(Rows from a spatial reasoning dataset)
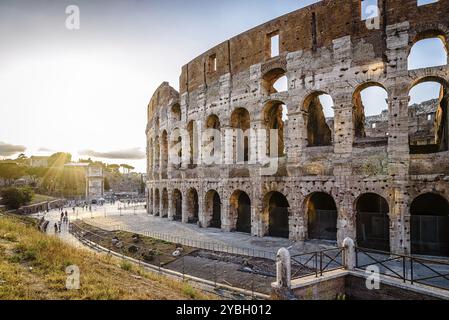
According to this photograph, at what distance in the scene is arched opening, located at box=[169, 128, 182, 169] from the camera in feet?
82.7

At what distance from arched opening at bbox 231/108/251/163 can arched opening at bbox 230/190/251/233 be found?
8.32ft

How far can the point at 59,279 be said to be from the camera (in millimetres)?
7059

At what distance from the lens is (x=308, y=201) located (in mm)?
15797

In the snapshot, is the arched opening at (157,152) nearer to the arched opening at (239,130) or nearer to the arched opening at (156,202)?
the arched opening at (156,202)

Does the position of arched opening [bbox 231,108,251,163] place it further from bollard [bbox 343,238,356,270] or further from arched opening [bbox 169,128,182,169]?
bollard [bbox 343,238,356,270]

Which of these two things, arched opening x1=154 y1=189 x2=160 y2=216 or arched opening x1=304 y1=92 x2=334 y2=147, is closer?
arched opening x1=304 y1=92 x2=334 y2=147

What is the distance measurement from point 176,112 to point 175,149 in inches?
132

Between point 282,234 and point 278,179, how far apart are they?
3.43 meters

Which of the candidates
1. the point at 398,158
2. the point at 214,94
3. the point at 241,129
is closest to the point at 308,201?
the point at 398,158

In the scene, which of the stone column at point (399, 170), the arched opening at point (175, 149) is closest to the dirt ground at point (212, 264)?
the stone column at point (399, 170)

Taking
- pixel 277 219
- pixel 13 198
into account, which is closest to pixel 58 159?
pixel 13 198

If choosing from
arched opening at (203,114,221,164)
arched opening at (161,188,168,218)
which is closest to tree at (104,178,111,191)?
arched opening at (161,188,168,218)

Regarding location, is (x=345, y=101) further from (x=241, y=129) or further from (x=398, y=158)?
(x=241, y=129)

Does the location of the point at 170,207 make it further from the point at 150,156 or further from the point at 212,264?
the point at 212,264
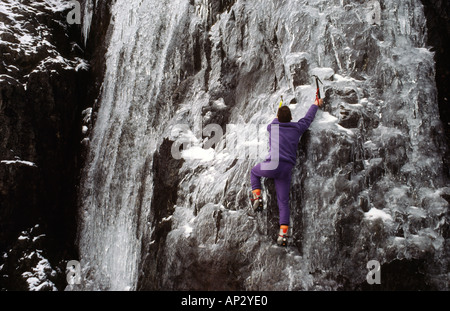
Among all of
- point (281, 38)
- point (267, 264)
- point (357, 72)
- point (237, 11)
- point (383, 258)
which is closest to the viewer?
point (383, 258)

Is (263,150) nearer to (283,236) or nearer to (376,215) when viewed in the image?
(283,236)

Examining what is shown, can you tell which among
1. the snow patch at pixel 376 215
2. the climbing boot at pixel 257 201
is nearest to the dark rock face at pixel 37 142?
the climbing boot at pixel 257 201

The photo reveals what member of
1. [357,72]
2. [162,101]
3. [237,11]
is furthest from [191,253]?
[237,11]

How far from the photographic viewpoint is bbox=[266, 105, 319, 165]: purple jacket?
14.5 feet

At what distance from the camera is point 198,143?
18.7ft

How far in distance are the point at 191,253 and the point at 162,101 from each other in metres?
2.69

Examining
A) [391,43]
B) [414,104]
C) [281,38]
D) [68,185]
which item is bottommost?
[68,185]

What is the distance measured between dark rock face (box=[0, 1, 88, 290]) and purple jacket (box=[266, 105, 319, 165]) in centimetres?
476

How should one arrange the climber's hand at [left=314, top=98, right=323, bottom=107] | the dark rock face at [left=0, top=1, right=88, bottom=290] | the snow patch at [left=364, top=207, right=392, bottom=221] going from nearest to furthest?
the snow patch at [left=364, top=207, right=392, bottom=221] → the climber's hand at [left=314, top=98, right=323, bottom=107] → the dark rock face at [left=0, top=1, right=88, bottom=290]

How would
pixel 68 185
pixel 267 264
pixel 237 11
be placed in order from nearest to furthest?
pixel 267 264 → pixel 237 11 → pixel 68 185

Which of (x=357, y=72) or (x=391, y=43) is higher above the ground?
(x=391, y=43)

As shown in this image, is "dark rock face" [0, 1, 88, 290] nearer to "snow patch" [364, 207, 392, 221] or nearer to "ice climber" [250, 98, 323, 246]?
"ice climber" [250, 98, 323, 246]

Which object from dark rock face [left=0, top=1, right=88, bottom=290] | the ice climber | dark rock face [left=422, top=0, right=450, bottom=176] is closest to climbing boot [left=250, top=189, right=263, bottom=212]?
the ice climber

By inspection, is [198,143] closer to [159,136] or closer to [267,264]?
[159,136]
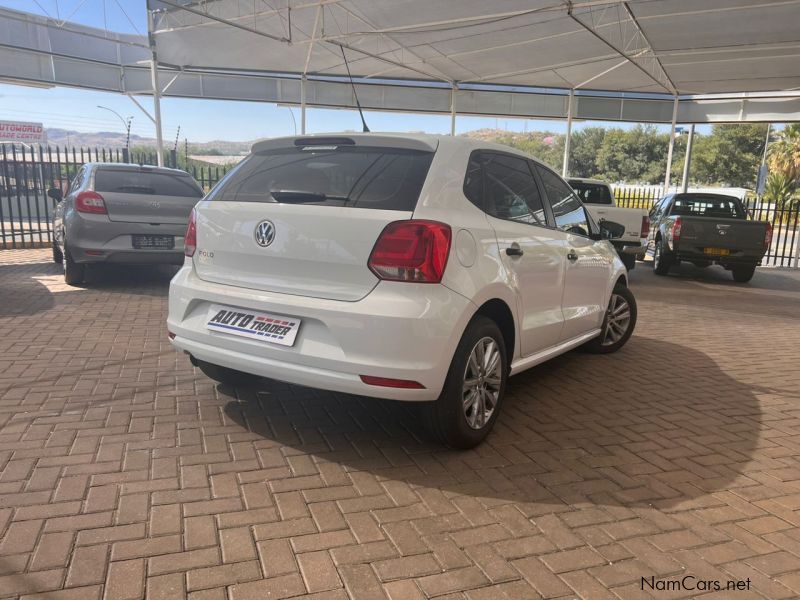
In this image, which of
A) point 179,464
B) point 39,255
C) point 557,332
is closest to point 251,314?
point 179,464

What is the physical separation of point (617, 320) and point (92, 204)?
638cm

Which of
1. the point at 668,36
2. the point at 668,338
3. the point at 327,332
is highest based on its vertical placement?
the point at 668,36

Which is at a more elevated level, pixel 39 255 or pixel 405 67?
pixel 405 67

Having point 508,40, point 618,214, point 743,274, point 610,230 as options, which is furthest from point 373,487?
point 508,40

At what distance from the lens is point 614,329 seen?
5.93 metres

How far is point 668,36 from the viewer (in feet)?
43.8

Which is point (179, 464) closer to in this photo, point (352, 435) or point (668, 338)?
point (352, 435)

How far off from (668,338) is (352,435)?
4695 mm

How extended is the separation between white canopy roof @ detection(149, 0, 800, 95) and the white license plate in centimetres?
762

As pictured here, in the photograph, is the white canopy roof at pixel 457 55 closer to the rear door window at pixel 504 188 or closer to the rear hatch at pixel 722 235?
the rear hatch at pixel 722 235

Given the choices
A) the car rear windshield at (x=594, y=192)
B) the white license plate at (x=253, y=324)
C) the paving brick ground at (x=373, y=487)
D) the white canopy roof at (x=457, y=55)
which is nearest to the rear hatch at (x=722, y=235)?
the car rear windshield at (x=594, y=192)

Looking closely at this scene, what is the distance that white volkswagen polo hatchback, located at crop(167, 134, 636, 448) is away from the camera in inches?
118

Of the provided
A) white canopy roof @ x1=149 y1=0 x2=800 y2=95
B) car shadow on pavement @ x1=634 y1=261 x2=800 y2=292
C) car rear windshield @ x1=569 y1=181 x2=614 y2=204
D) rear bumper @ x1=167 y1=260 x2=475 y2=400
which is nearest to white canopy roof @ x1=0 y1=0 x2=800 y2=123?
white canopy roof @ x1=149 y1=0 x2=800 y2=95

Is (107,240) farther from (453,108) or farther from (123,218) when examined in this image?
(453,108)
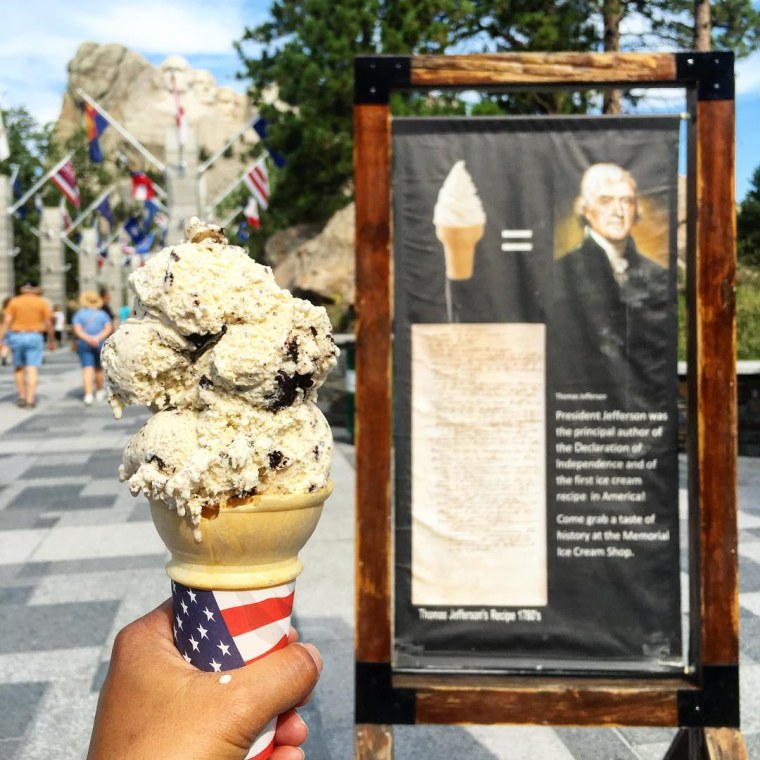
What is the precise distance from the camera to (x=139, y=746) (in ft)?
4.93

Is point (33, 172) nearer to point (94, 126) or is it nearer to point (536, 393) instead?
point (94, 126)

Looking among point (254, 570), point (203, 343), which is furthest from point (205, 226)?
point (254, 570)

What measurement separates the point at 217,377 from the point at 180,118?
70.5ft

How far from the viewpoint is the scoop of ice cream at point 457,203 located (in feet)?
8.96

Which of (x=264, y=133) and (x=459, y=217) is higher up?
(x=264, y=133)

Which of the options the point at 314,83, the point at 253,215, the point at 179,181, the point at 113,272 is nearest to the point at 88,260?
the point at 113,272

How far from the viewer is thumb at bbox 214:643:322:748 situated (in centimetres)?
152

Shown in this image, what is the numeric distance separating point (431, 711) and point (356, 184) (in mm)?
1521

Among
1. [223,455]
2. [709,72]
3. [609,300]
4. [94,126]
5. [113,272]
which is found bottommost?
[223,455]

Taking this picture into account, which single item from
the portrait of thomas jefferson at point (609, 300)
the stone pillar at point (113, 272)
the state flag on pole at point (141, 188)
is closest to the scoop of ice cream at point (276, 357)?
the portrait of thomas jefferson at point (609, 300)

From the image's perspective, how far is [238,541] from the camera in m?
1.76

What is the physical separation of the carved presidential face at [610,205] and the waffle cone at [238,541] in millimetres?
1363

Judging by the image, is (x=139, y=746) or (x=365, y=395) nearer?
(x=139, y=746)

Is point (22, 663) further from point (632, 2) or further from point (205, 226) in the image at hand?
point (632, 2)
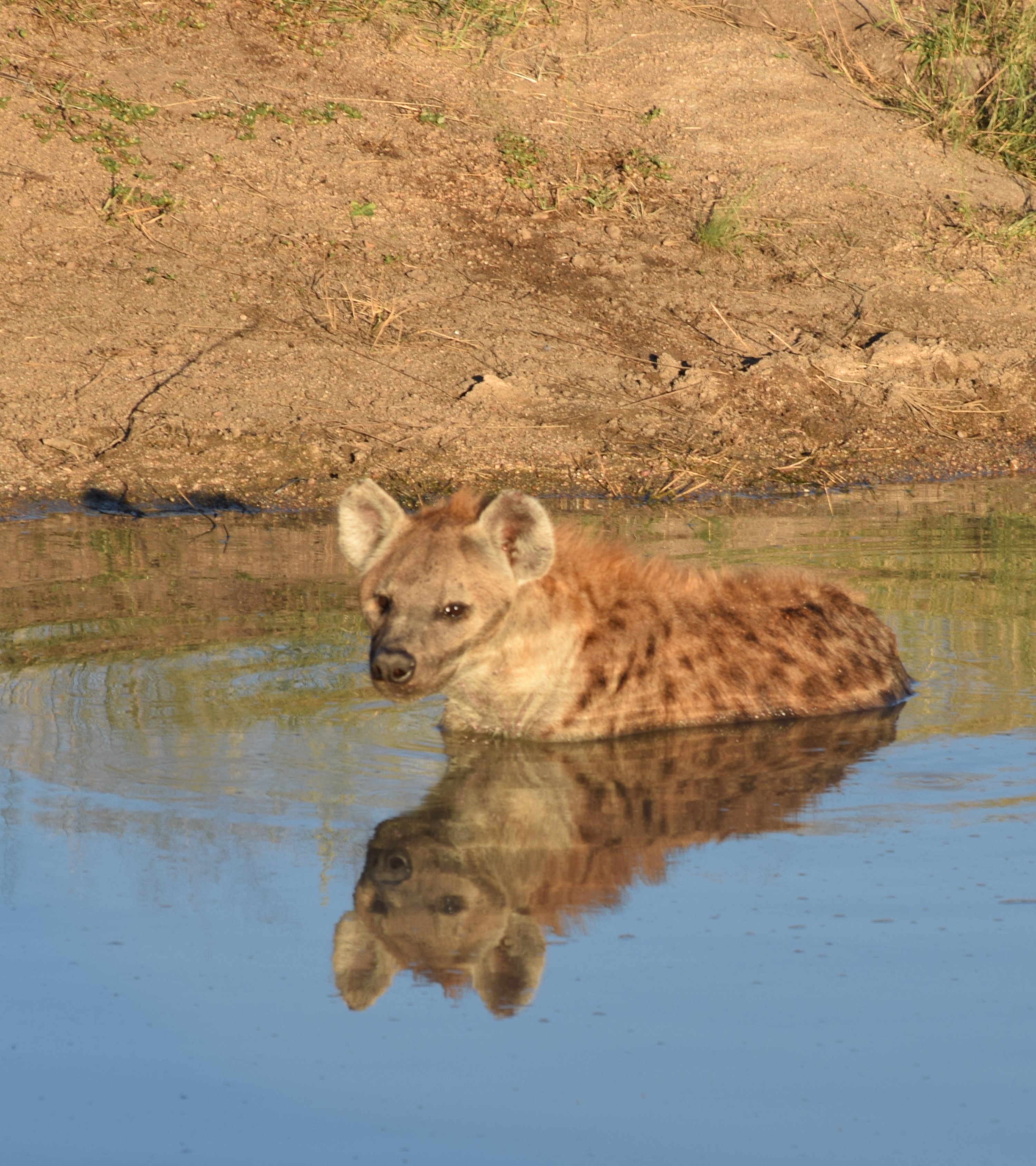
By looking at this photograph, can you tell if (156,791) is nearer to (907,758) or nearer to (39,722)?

_DESCRIPTION OF THE TASK_:
Do not include the pictures. Quote only the lines from the line with "Shown in this image, what" through the end of the material, both ends included, exactly.

_SOLUTION BELOW_:
Shown in this image, what is the numeric distance separating point (431, 711) and point (356, 184) (in mm)?
1521

Among
1. [223,455]
2. [709,72]
3. [609,300]
4. [94,126]
5. [113,272]
which is found bottommost?
[223,455]

Taking this picture into account, which single item from
the portrait of thomas jefferson at point (609, 300)
the stone pillar at point (113, 272)
the state flag on pole at point (141, 188)
is closest to the scoop of ice cream at point (276, 357)?
the portrait of thomas jefferson at point (609, 300)

From the image's perspective, how far is [238,541] from the camera in m?
1.76

What is the physical separation of the carved presidential face at [610,205] and the waffle cone at [238,541] in millimetres?
1363

Judging by the image, is (x=139, y=746) or (x=365, y=395) nearer?
(x=139, y=746)

Is point (22, 663) further from point (632, 2) or further from point (205, 226) in the image at hand?
point (632, 2)
By looking at this photograph, can you tell if (156,791) is nearer to (907,758) or nearer to (39,722)?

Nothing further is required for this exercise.